_INSTRUCTIONS TO FOLLOW_
Every entry that follows should be reproduced exactly.
--- RECORDS TO USE Enclosed Below ---
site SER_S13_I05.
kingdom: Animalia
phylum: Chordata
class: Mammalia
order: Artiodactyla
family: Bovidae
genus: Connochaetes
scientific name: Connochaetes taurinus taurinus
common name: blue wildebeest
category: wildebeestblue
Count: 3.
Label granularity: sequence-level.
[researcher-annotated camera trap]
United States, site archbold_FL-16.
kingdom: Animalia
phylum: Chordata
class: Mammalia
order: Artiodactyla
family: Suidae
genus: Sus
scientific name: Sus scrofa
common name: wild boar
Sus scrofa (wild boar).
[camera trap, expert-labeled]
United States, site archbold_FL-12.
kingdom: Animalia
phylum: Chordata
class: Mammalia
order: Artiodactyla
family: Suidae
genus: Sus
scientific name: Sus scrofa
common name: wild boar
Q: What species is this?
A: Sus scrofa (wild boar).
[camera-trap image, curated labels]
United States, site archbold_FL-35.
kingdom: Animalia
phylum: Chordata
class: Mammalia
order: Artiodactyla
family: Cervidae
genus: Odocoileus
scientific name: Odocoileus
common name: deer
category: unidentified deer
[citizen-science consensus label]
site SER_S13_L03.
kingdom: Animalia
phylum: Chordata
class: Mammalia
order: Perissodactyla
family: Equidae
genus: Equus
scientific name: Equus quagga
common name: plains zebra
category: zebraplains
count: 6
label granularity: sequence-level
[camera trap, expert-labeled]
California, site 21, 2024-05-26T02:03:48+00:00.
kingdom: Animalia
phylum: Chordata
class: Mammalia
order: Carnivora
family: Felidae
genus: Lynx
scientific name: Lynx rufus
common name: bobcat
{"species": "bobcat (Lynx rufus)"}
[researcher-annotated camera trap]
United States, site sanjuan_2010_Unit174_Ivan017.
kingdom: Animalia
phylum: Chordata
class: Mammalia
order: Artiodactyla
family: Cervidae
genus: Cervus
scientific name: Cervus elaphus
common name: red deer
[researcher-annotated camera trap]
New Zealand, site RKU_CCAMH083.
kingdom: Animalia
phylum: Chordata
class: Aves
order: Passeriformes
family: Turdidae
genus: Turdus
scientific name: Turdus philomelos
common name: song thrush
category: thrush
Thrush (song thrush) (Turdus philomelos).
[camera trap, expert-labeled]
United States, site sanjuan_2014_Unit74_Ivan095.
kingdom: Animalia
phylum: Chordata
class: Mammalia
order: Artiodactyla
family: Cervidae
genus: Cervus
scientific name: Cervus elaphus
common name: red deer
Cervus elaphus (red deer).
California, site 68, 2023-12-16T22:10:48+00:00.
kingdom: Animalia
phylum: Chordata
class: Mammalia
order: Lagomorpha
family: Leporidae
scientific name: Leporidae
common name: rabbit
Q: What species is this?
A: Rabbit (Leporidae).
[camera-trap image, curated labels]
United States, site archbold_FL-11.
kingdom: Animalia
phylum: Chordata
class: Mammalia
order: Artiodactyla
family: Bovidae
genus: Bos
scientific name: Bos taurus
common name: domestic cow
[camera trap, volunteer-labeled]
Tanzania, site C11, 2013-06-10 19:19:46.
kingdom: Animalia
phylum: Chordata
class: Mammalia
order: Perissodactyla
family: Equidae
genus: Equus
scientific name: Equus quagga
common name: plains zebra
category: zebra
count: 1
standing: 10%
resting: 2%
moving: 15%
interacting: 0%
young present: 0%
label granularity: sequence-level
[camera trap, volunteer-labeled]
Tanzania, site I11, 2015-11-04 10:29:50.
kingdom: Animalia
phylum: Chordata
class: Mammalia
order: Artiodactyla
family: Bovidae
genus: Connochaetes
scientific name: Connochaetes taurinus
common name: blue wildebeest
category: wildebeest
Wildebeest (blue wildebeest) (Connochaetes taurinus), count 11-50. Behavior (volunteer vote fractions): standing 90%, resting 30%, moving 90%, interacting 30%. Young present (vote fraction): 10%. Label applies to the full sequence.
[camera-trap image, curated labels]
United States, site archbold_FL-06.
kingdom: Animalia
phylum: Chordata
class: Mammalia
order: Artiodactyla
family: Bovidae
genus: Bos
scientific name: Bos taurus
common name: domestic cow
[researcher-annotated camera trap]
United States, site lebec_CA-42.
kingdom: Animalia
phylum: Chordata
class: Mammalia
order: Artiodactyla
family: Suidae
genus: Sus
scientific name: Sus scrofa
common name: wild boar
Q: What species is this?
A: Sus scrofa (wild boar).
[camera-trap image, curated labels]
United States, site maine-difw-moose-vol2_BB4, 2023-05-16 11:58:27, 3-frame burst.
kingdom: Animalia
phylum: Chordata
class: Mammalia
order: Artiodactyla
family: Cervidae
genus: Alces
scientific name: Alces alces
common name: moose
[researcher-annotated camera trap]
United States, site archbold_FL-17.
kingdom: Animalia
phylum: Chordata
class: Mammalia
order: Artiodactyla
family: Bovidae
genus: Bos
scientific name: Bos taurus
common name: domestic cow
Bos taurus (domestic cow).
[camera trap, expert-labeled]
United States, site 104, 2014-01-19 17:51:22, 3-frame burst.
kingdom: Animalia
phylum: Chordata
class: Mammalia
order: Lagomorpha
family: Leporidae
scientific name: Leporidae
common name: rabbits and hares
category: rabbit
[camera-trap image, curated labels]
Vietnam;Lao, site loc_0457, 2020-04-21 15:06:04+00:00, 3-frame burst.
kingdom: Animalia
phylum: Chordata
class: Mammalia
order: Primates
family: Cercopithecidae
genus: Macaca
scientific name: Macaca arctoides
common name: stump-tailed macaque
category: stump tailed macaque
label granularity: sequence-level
--- End of Enclosed RECORDS TO USE ---
_ANSWER_
site SER_S13_I05.
kingdom: Animalia
phylum: Chordata
class: Mammalia
order: Artiodactyla
family: Bovidae
genus: Connochaetes
scientific name: Connochaetes taurinus taurinus
common name: blue wildebeest
category: wildebeestblue
Count: 3.
Label granularity: sequence-level.
[researcher-annotated camera trap]
United States, site archbold_FL-16.
kingdom: Animalia
phylum: Chordata
class: Mammalia
order: Artiodactyla
family: Suidae
genus: Sus
scientific name: Sus scrofa
common name: wild boar
Sus scrofa (wild boar).
[camera trap, expert-labeled]
United States, site archbold_FL-12.
kingdom: Animalia
phylum: Chordata
class: Mammalia
order: Artiodactyla
family: Suidae
genus: Sus
scientific name: Sus scrofa
common name: wild boar
Q: What species is this?
A: Sus scrofa (wild boar).
[camera-trap image, curated labels]
United States, site archbold_FL-35.
kingdom: Animalia
phylum: Chordata
class: Mammalia
order: Artiodactyla
family: Cervidae
genus: Odocoileus
scientific name: Odocoileus
common name: deer
category: unidentified deer
[citizen-science consensus label]
site SER_S13_L03.
kingdom: Animalia
phylum: Chordata
class: Mammalia
order: Perissodactyla
family: Equidae
genus: Equus
scientific name: Equus quagga
common name: plains zebra
category: zebraplains
count: 6
label granularity: sequence-level
[camera trap, expert-labeled]
California, site 21, 2024-05-26T02:03:48+00:00.
kingdom: Animalia
phylum: Chordata
class: Mammalia
order: Carnivora
family: Felidae
genus: Lynx
scientific name: Lynx rufus
common name: bobcat
{"species": "bobcat (Lynx rufus)"}
[researcher-annotated camera trap]
United States, site sanjuan_2010_Unit174_Ivan017.
kingdom: Animalia
phylum: Chordata
class: Mammalia
order: Artiodactyla
family: Cervidae
genus: Cervus
scientific name: Cervus elaphus
common name: red deer
[researcher-annotated camera trap]
New Zealand, site RKU_CCAMH083.
kingdom: Animalia
phylum: Chordata
class: Aves
order: Passeriformes
family: Turdidae
genus: Turdus
scientific name: Turdus philomelos
common name: song thrush
category: thrush
Thrush (song thrush) (Turdus philomelos).
[camera trap, expert-labeled]
United States, site sanjuan_2014_Unit74_Ivan095.
kingdom: Animalia
phylum: Chordata
class: Mammalia
order: Artiodactyla
family: Cervidae
genus: Cervus
scientific name: Cervus elaphus
common name: red deer
Cervus elaphus (red deer).
California, site 68, 2023-12-16T22:10:48+00:00.
kingdom: Animalia
phylum: Chordata
class: Mammalia
order: Lagomorpha
family: Leporidae
scientific name: Leporidae
common name: rabbit
Q: What species is this?
A: Rabbit (Leporidae).
[camera-trap image, curated labels]
United States, site archbold_FL-11.
kingdom: Animalia
phylum: Chordata
class: Mammalia
order: Artiodactyla
family: Bovidae
genus: Bos
scientific name: Bos taurus
common name: domestic cow
[camera trap, volunteer-labeled]
Tanzania, site C11, 2013-06-10 19:19:46.
kingdom: Animalia
phylum: Chordata
class: Mammalia
order: Perissodactyla
family: Equidae
genus: Equus
scientific name: Equus quagga
common name: plains zebra
category: zebra
count: 1
standing: 10%
resting: 2%
moving: 15%
interacting: 0%
young present: 0%
label granularity: sequence-level
[camera trap, volunteer-labeled]
Tanzania, site I11, 2015-11-04 10:29:50.
kingdom: Animalia
phylum: Chordata
class: Mammalia
order: Artiodactyla
family: Bovidae
genus: Connochaetes
scientific name: Connochaetes taurinus
common name: blue wildebeest
category: wildebeest
Wildebeest (blue wildebeest) (Connochaetes taurinus), count 11-50. Behavior (volunteer vote fractions): standing 90%, resting 30%, moving 90%, interacting 30%. Young present (vote fraction): 10%. Label applies to the full sequence.
[camera-trap image, curated labels]
United States, site archbold_FL-06.
kingdom: Animalia
phylum: Chordata
class: Mammalia
order: Artiodactyla
family: Bovidae
genus: Bos
scientific name: Bos taurus
common name: domestic cow
[researcher-annotated camera trap]
United States, site lebec_CA-42.
kingdom: Animalia
phylum: Chordata
class: Mammalia
order: Artiodactyla
family: Suidae
genus: Sus
scientific name: Sus scrofa
common name: wild boar
Q: What species is this?
A: Sus scrofa (wild boar).
[camera-trap image, curated labels]
United States, site maine-difw-moose-vol2_BB4, 2023-05-16 11:58:27, 3-frame burst.
kingdom: Animalia
phylum: Chordata
class: Mammalia
order: Artiodactyla
family: Cervidae
genus: Alces
scientific name: Alces alces
common name: moose
[researcher-annotated camera trap]
United States, site archbold_FL-17.
kingdom: Animalia
phylum: Chordata
class: Mammalia
order: Artiodactyla
family: Bovidae
genus: Bos
scientific name: Bos taurus
common name: domestic cow
Bos taurus (domestic cow).
[camera trap, expert-labeled]
United States, site 104, 2014-01-19 17:51:22, 3-frame burst.
kingdom: Animalia
phylum: Chordata
class: Mammalia
order: Lagomorpha
family: Leporidae
scientific name: Leporidae
common name: rabbits and hares
category: rabbit
[camera-trap image, curated labels]
Vietnam;Lao, site loc_0457, 2020-04-21 15:06:04+00:00, 3-frame burst.
kingdom: Animalia
phylum: Chordata
class: Mammalia
order: Primates
family: Cercopithecidae
genus: Macaca
scientific name: Macaca arctoides
common name: stump-tailed macaque
category: stump tailed macaque
label granularity: sequence-level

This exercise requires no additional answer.